There is only one place in the US that will do a 3rd transplant (Duke). They just did their 6th ever last month (and COVID made finding donor organs very difficult for that patient). That makes 13 triples in the entire world. No idea if we will get to that point. It keeps me up at night sometimes.
I will ask, if you aren’t an organ donor, please go sign up. https://registerme.org/ will send your info to your state registry. Even if you checked the box at the DMV, you might want to check in with your state registry and make sure your profile is correct (Texas doesn’t do well with address changes, etc.). Then make sure and tell your family and friends that you are a donor. If the time comes where you could help save someone else, you won’t be there to pass on your wishes.

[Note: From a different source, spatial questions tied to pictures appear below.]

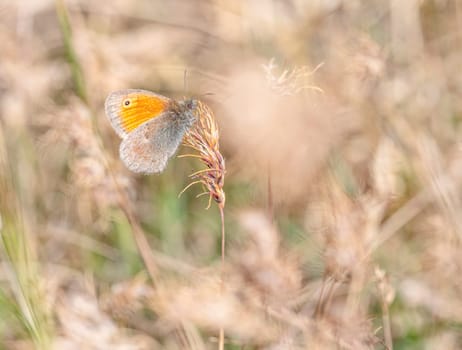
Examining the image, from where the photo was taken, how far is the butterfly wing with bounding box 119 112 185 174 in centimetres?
138

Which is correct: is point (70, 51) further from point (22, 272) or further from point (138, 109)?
point (22, 272)

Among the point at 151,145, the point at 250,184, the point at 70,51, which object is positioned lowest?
the point at 250,184

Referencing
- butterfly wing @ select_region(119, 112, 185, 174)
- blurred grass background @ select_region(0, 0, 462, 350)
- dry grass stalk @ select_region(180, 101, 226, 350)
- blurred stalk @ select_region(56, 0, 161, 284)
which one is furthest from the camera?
butterfly wing @ select_region(119, 112, 185, 174)

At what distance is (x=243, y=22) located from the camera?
236cm

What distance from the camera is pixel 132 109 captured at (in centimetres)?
146

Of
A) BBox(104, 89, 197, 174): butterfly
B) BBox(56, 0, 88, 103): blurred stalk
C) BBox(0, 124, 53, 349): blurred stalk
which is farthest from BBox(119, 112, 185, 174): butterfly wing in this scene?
BBox(0, 124, 53, 349): blurred stalk

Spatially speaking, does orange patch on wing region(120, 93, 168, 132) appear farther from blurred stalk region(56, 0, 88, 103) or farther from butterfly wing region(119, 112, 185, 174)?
blurred stalk region(56, 0, 88, 103)

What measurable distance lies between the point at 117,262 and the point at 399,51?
1043 millimetres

This woman in Chicago is about to have a radical change in her quality of life, especially since she started from a coma and being on a respirator. I desperately hope everything goes perfectly. I’m also thankful for her donor and their family for this chance. I hope our various medical folks can come up with other/better treatment options or a vaccine, because this pandemic has us staying at home for the long-term right now.
OK, sorry, that got long. This is one of my mental soap-boxes.
Thank you for this. My heart - and any prayers I have - go out to you both. And the young Chicago woman.
I am checking my donor status today.
My congratulations to you and your wife for the hard journey that you have had. My role in the infectious diseases dept. was heart/ lung transplants until everyone got pulled off to do drug studies for aids. I know a lot of improvements have happened since I was there, but sometimes it feels like the fight has just begun and you fight every single minute of every day. Stay safe, stay strong.